En ese sentido, desde ambas desarrolladoras se pronunciaron respecto al tema. Un portavoz de Johnson & Johnson dijo que la compañía apoya “la investigación y el análisis continuos mientras trabajamos con expertos médicos y autoridades sanitarias mundiales”. Mientras que desde AstraZeneca aseguraron que están “trabajando activamente con los reguladores y la comunidad científica para comprender estos eventos de coagulación sanguínea extremadamente raros, incluida información para impulsar el diagnóstico e intervención tempranos y el tratamiento adecuado”.

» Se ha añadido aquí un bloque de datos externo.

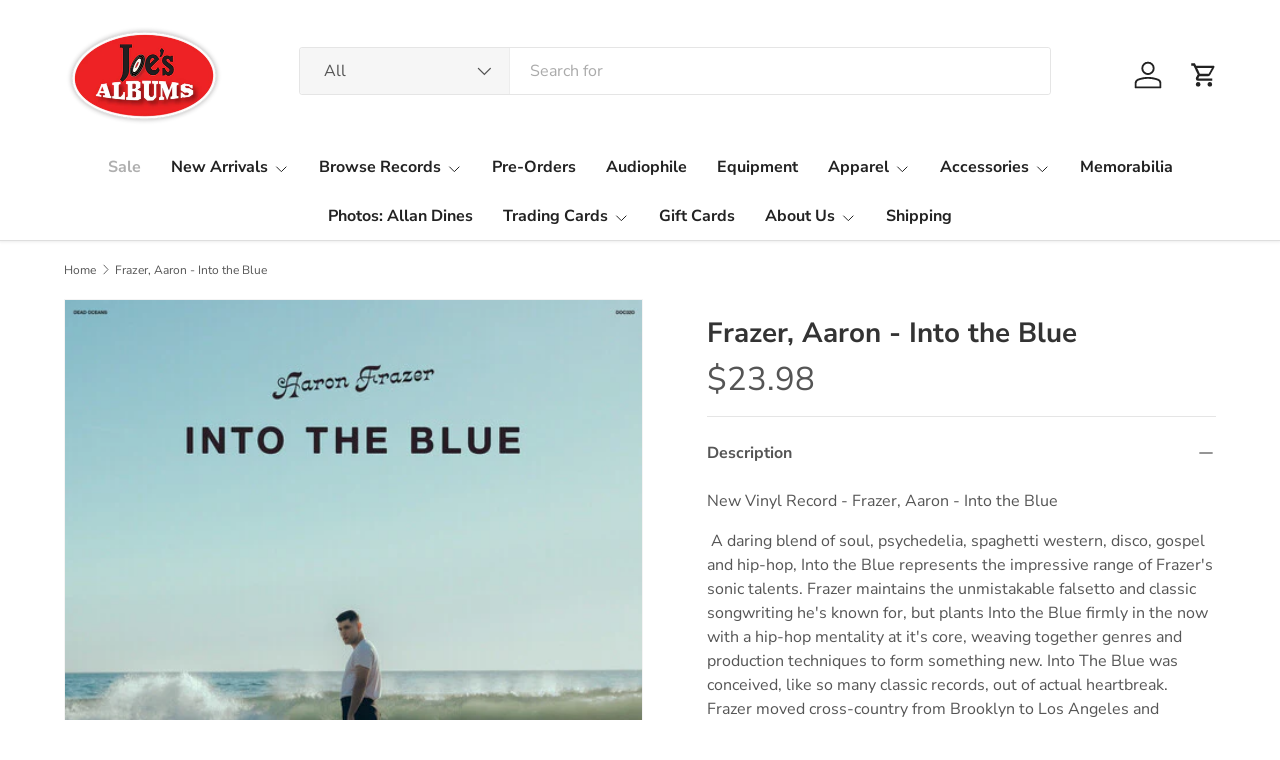

--- FILE ---
content_type: text/html; charset=utf-8
request_url: https://www.joesalbums.com/variants/41486031781954/?section_id=pickup-availability
body_size: 198
content:
<div id="shopify-section-pickup-availability" class="shopify-section"><div class="pickup-status flex mt-8 mb-8"><div class="pickup-icon">
        <svg width="20" height="20" viewBox="0 0 20 20" fill="currentColor" aria-hidden="true" focusable="false" role="presentation" class="icon"><path d="m16.558 4.8.884.884-9.959 9.958-4.925-4.925.884-.884 4.041 4.041z"/></svg>
      </div>
      <div>
        <p class="mb-0">Pickup available at <strong>Worcester</strong></p>
        <p class="mb-0 text-sm">Usually ready in 24 hours</p>
        <button class="link mt-2 text-sm color-link js-show-pickup-info" aria-haspopup="dialog">View store information
</button>
      </div></div>

  <side-drawer class="drawer fixed top-0 right-0 flex flex-col w-full has-motion js-pickup-drawer" data-name="pickup-availability" role="dialog" tabindex="-1" aria-labelledby="pickup-availability-heading" aria-modal="true" aria-hidden="true">
    <header class="drawer__header flex justify-between items-center">
      <div>
        <h2 class="h5 mb-0" id="pickup-availability-heading">Frazer, Aaron - Into the Blue</h2></div>
      <button type="button" class="drawer__close-btn js-close-drawer">
        <span class="visually-hidden">Close</span>
        <svg width="24" height="24" viewBox="0 0 24 24" stroke="currentColor" stroke-width="1.5" fill="none" fill-rule="evenodd" stroke-linejoin="round" aria-hidden="true" focusable="false" role="presentation" class="icon"><path d="M5 19 19 5M5 5l14 14"/></svg>
      </button>
    </header>
    <div class="drawer__content flex-auto">
      <ul role="list"><li>
            
            <h3 class="h6">Worcester</h3>
            <div class="flex"><div class="pickup-icon">
                  <svg width="20" height="20" viewBox="0 0 20 20" fill="currentColor" aria-hidden="true" focusable="false" role="presentation" class="icon"><path d="m16.558 4.8.884.884-9.959 9.958-4.925-4.925.884-.884 4.041 4.041z"/></svg>
                </div>
                <p>
                  Pickup available,
                  usually ready in 24 hours
                </p></div><address>
              <p>317 Main Street<br>Worcester MA 01608<br>United States</p>
+15087965352
</address>
          </li></ul>
    </div>
  </side-drawer></div>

Además de lo científico, otro inconveniente a sortear sería el patentamiento de la vacuna. Al cambiar sus componentes, las compañías deberían realizar nuevas gestiones legales. Aún así, la escala y la urgencia sin precedentes del lanzamiento de la vacuna COVID-19 podrían acelerar la investigación científica y los problemas legales, dicen los investigadores, al igual que aceleró el desarrollo de las vacunas en primer lugar.
Los riesgos de coagulación combinados con plaquetas bajas en sangre -una enfermedad poco común denominada trombocitopenia trombótica inmunitaria inducida por vacuna, o VITT- después de la inyección de AstraZeneca son aproximadamente de 1 a 2 por cada 100.000 vacunas, según los recuentos de casos del Reino Unido y Europa.